Step 1: Calculate a - b = 3/4 - 1/2 = 3/4 - 2/4 = 1/4 Step 2: Calculate b - a = 1/2 - 3/4 = 2/4 - 3/4 = -1/4 Step 3: Compare: 1/4 ≠ -1/4

Conclusion: Since a - b ≠ b - a, subtraction is not commutative for rational numbers.

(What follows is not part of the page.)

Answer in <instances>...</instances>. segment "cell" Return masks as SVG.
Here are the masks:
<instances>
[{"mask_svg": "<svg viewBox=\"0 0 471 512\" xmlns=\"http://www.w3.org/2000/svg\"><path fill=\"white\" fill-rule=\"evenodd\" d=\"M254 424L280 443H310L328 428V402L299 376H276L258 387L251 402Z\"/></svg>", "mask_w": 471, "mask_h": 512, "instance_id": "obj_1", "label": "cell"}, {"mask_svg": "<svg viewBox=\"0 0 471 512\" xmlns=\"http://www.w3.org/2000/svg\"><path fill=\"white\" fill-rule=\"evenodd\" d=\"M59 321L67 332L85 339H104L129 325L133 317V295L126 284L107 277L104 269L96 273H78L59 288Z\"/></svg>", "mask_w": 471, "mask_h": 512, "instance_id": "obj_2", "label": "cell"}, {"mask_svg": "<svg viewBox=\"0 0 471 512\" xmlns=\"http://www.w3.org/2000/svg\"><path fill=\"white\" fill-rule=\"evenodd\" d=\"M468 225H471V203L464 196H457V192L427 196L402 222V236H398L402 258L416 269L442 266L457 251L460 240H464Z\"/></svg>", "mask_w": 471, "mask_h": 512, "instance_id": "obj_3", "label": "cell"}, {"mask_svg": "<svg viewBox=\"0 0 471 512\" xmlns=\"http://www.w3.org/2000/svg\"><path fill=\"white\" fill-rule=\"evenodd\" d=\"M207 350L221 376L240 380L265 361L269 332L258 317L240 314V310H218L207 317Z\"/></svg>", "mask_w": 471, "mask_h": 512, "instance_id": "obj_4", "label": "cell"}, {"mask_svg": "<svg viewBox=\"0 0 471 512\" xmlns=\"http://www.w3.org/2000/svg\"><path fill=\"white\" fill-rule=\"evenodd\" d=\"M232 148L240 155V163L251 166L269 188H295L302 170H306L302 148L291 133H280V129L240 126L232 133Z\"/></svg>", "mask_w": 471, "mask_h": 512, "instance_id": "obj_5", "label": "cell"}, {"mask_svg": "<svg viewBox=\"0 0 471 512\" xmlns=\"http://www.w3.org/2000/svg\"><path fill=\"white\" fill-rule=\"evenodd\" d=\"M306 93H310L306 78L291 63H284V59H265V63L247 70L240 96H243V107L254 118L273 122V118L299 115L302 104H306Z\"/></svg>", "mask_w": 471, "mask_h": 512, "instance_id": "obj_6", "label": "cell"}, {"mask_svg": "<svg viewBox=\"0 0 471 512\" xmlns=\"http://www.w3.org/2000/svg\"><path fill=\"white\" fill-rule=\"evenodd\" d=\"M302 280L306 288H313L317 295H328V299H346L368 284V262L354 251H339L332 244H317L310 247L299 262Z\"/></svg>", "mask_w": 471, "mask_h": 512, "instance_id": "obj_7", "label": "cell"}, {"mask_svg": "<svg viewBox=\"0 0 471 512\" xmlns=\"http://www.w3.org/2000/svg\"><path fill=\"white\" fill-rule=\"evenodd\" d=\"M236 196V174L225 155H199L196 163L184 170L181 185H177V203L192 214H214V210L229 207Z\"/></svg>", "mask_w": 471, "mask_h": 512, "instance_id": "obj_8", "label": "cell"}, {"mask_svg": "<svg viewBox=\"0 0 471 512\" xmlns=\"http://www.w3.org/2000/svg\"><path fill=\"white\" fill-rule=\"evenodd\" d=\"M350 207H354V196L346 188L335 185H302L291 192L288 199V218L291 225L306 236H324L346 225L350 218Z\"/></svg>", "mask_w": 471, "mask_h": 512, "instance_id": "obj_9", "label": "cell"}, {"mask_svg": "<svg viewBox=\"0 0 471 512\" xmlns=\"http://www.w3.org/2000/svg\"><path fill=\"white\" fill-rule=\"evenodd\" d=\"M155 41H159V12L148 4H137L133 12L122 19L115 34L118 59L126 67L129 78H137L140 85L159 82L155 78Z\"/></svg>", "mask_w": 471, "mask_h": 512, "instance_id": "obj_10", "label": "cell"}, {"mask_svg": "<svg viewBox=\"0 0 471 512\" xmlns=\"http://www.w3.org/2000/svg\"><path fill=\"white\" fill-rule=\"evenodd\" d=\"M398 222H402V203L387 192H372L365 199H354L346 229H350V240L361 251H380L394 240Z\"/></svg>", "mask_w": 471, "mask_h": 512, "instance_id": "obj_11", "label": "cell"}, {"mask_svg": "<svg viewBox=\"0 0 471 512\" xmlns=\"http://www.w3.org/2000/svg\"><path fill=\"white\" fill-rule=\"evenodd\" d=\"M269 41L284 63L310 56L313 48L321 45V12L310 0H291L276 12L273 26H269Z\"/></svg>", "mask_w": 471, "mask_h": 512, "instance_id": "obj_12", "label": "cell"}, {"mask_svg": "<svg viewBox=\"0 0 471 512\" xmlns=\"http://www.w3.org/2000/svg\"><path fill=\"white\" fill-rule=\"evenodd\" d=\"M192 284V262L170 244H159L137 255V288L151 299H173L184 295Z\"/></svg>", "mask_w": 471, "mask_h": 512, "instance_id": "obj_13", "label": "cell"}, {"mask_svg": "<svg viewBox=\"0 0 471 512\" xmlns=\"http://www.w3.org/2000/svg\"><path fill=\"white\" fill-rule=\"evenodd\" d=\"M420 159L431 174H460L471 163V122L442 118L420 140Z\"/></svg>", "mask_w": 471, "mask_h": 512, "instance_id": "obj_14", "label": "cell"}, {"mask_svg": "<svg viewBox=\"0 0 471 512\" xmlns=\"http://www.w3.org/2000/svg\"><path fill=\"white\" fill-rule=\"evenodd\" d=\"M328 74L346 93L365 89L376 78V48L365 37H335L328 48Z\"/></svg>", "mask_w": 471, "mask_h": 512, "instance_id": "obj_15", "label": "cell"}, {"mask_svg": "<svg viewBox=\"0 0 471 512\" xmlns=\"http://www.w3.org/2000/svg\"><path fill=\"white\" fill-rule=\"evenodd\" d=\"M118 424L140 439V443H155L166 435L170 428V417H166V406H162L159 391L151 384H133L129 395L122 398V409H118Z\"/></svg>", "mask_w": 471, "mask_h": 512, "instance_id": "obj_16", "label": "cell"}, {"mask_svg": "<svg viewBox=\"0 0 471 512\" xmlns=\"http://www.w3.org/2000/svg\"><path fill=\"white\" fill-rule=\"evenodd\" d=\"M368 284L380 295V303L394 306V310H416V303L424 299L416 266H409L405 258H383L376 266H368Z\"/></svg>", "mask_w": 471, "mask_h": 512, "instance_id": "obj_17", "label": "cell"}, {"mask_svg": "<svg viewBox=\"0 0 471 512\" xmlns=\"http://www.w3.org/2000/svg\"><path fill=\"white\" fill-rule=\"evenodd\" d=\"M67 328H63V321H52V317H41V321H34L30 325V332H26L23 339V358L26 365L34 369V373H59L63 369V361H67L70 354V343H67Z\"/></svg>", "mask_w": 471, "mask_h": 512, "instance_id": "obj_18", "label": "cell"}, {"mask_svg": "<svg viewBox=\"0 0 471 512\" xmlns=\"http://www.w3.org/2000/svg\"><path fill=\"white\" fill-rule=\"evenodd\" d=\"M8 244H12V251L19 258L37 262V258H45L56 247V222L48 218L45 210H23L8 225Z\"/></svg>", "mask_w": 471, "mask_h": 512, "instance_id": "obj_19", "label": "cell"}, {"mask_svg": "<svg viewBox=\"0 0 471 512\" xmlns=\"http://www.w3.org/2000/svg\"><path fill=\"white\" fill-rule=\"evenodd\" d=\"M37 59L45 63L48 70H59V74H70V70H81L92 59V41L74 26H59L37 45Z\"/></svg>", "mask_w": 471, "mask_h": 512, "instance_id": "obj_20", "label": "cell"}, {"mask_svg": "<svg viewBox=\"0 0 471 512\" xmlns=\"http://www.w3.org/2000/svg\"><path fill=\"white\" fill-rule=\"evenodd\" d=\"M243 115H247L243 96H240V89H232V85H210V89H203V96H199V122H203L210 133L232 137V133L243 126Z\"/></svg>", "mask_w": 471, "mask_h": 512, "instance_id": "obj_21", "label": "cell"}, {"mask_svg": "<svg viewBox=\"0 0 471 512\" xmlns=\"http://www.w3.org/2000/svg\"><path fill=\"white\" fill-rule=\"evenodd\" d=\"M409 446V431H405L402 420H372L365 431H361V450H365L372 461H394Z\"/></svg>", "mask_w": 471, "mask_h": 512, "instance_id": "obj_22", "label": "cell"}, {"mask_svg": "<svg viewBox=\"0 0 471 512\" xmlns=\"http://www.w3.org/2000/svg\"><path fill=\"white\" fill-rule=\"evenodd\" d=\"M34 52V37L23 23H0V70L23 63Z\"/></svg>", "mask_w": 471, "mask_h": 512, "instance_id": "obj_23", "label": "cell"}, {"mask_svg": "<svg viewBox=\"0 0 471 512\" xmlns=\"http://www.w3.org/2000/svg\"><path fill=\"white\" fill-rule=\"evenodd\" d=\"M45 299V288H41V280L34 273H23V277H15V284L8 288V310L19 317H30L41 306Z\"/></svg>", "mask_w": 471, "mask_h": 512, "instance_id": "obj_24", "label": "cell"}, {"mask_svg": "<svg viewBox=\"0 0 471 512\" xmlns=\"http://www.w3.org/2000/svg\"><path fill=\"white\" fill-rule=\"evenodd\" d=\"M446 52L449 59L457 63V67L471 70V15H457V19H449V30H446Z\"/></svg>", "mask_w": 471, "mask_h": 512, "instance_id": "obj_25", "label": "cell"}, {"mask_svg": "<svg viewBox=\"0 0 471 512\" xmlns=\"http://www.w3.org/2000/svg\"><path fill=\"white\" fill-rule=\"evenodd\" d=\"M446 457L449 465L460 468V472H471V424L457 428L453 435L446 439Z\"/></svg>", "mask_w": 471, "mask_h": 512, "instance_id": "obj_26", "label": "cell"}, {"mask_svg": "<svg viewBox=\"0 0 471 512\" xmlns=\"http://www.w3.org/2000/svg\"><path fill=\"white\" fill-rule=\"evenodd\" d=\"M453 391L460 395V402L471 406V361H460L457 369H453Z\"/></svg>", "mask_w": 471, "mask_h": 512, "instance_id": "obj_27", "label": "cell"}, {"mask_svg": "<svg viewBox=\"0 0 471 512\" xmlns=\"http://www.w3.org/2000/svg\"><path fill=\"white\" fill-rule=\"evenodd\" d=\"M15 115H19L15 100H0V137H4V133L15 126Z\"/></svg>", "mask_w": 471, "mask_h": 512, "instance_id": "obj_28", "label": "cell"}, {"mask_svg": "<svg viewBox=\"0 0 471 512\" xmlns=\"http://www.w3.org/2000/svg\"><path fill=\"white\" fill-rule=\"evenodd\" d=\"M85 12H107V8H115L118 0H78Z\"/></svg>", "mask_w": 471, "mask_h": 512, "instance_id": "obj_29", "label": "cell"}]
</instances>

Question 13: Find one rational number between 2/7 and 3/7

Method 1 (Average): Step 1: Add the two numbers: 2/7 + 3/7 = 5/7 Step 2: Divide by 2: (5/7) ÷ 2 = 5/7 × 1/2 = 5/14 Step 3: Verify: 2/7 = 4/14 and 3/7 = 6/14 Step 4: Check: 4/14 < 5/14 < 6/14 

Answer: 5/14

Question 14: If 1/7 × x = 2, find the value of x

Step 1: Given equation: (1/7) × x = 2 Step 2: Multiply both sides by 7: x = 2 × 7 Step 3: Calculate: x = 14

Verification: 1/7 × 14 = 14/7 = 2 

Answer: x = 14

Question 15: Explain why zero has no reciprocal

Step 1: The reciprocal (multiplicative inverse) of a number x is a number y such that x × y = 1.

Step 2: If zero had a reciprocal, say k, then 0 × k = 1.

Step 3: But we know that 0 × k = 0 for any number k.

Step 4: Since 0 ≠ 1, there is no number k that satisfies 0 × k = 1.

Step 5: Also, finding the reciprocal involves division: reciprocal of x = 1/x.

Step 6: For zero, this would be 1/0, which is undefined in mathematics.

Conclusion: Zero has no reciprocal because division by zero is undefined and no number when multiplied by zero gives 1.